──────── BRANO SCELTO
E tuttavia avendo ben chiaro tale limite, penso che nel
distacco dal gusto barocco e nella fase di formazione della
poetica arcadica, proprio nella direzione di un nuovo contatto
con la tradizione italiana e classica e soprattutto nelle
condizioni di una reazione concreta anche se poco conclamata e
poco approfondita esteticamente, nell'incontro fra un senso
non barocco della cultura e della vita, fra esigenze di
aderenza alla realtà e di razionale chiarezza, di fedeltà alla
verità scientifica in un assiduo impegno sperimentale ed
esigenze letterarie e linguistiche di correttezza,
comprensibilità, di ragionevole e socievole comunicabilità, di
organico accordo fra cose e parole, di continuità e
compiutezza dell'espressione letteraria (tutte qualità che
saranno caratteristiche nello sviluppo della poetica
arcadica), l'attività dei letterati toscani di fine Seicento
debba considerarsi di grande importanza calcolando sia lo
scambio attivo fra quel centro culturale e altri centri
antibarocchi come Milano, nelle relazioni Redi-Maggi, sia
l'attiva presenza, diretta e indiretta del Menzini del
Filicaia nella Accademia reale di Maria Cristina e poi nella
vera Arcadia e nel calcolo diplomatico e pragmatico del
Crescimbeni, nel quadro eclettico ed accogliente della sua
riforma: anche se in quella prevarrà, accanto alle esigenze
più alte e neoclassiche del Gravina (operanti più in profondo
e solo parzialmente assimilate da Metastasio e Rolli), la
linea del petrarchismo riformato con il rilievo brillante del
Di Costanzo e il gusto melodrammatico-miniaturistico, a cui
pure non furono estranei proprio i sonetti anacreontici,
mitologici e pastorali del Redi e del Menzini.
La posizione del gruppo fiorentino è soprattutto notevole per
la sua compattezza e, nei suoi limiti più angusti di empirismo
e di pratica letteraria non appoggiata a salde premesse
estetiche, per la sua schietta, naturale contrapposizione al
barocco (meno volontaria e meno ardita, ma anche in pratica
meno confusa e oscillante fra ripresa di motivi tardo barocchi
e precisi fermenti nuovi, di quanto avvenga nell'Italia
settentrionale, e certo più positiva di quanto sia la semplice
reazione di sdegno e satira del Rosa) derivante da una più
generale condizione di cultura, fra la tradizione galileiana
rinvigorita dalle nuove influenze del pensiero sperimentale
europeo (l'Accademia del Cimento fondata nel 1657), la
continuità delle esigenze linguistiche della Crusca,
rinnovata, pur nel suo scarso vigore teorico, dalla maggiore
coscienza ed orgoglio della propria tradizione, e lo studio
dei classici che nella Università di Pisa aveva mantenuto,
nella generale decadenza umanistica del Seicento, una certa se
pur piuttosto passiva, continuità.
────────────────
──────── VOCI ARCHIVIATE
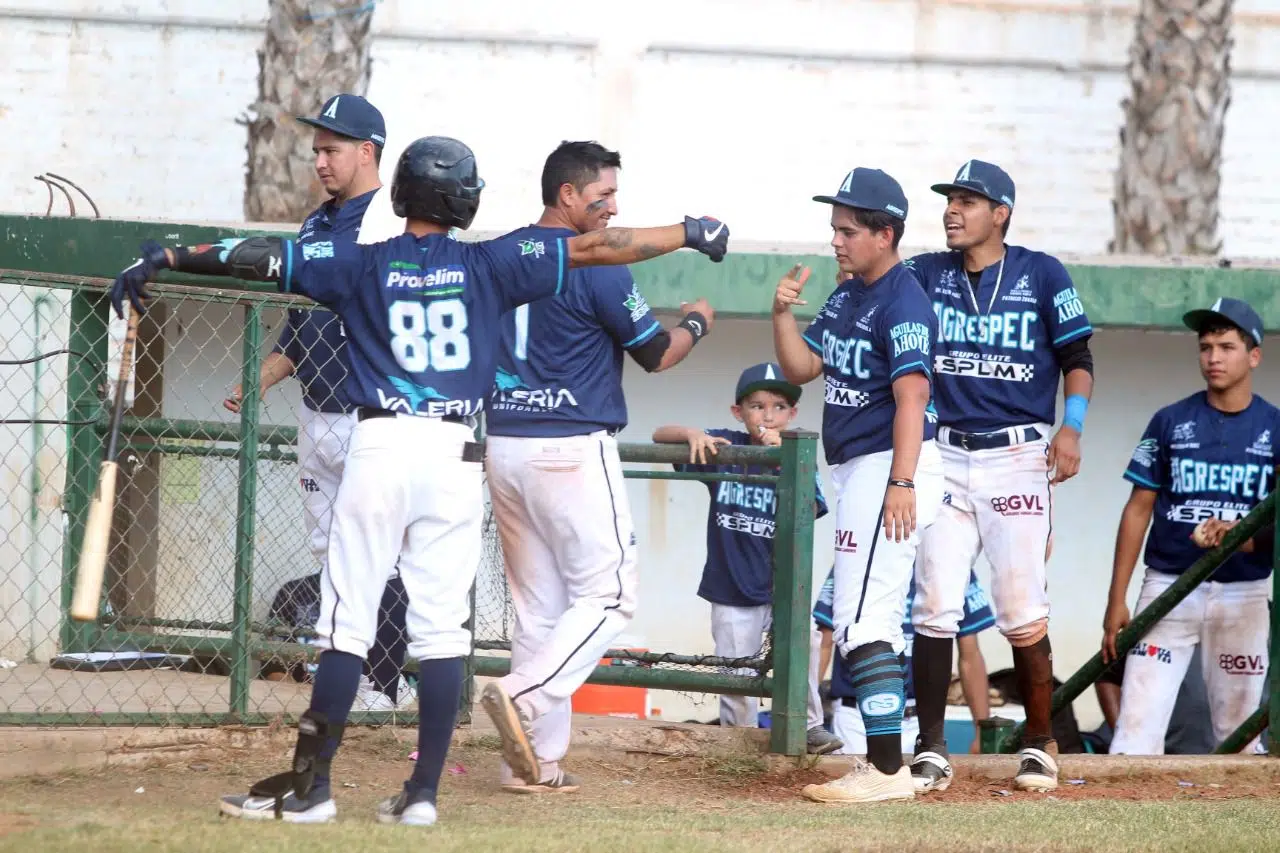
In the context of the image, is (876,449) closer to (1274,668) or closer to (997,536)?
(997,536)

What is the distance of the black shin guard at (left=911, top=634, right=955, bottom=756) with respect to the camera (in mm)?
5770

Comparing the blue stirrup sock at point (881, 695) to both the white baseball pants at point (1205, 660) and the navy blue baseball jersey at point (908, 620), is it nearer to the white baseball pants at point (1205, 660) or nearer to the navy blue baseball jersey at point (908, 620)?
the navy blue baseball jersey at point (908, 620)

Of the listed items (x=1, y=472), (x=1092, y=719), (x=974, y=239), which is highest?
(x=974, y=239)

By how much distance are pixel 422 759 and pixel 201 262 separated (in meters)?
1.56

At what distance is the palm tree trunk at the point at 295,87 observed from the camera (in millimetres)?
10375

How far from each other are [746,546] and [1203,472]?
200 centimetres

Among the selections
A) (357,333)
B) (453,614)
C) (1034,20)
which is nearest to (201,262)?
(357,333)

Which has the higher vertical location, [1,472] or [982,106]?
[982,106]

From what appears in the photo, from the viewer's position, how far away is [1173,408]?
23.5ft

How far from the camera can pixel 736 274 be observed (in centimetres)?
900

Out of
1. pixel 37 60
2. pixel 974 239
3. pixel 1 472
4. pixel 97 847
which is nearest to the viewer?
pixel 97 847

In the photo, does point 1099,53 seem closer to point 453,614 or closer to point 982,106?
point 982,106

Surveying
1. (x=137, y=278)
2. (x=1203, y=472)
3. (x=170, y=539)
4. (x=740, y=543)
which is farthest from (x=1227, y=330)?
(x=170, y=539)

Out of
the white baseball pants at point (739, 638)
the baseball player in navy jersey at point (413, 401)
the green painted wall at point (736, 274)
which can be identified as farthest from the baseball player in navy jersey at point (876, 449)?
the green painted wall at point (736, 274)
────────────────
PROBLEMI DA RISOLVERE:
[A] Riassumi in due frasi il brano sui letterati toscani di fine Seicento.
[B] Rispondi alle domande seguenti sul brano sui letterati toscani:
(i) In che anno fu fondata l'Accademia del Cimento?
(ii) Quale centro antibarocco viene citato per lo scambio con la Toscana, e in quali relazioni?
(iii) Di chi è la "semplice reazione di sdegno e satira" al barocco?

SOLUZIONI DEI PROBLEMI:
[A] L'attività dei letterati toscani di fine Seicento va considerata di grande importanza nel distacco dal gusto barocco e nella formazione della poetica arcadica, anche per lo scambio con altri centri antibarocchi come Milano e per la loro presenza nell'Accademia reale di Maria Cristina e poi nell'Arcadia. La posizione del gruppo fiorentino è notevole per la sua compattezza e per la sua naturale contrapposizione al barocco, che deriva da una condizione di cultura fatta di tradizione galileiana, esigenze linguistiche della Crusca e studio dei classici all'Università di Pisa.

[B]
(i) Nel 1657.
(ii) Milano, nelle relazioni Redi-Maggi.
(iii) Del Rosa.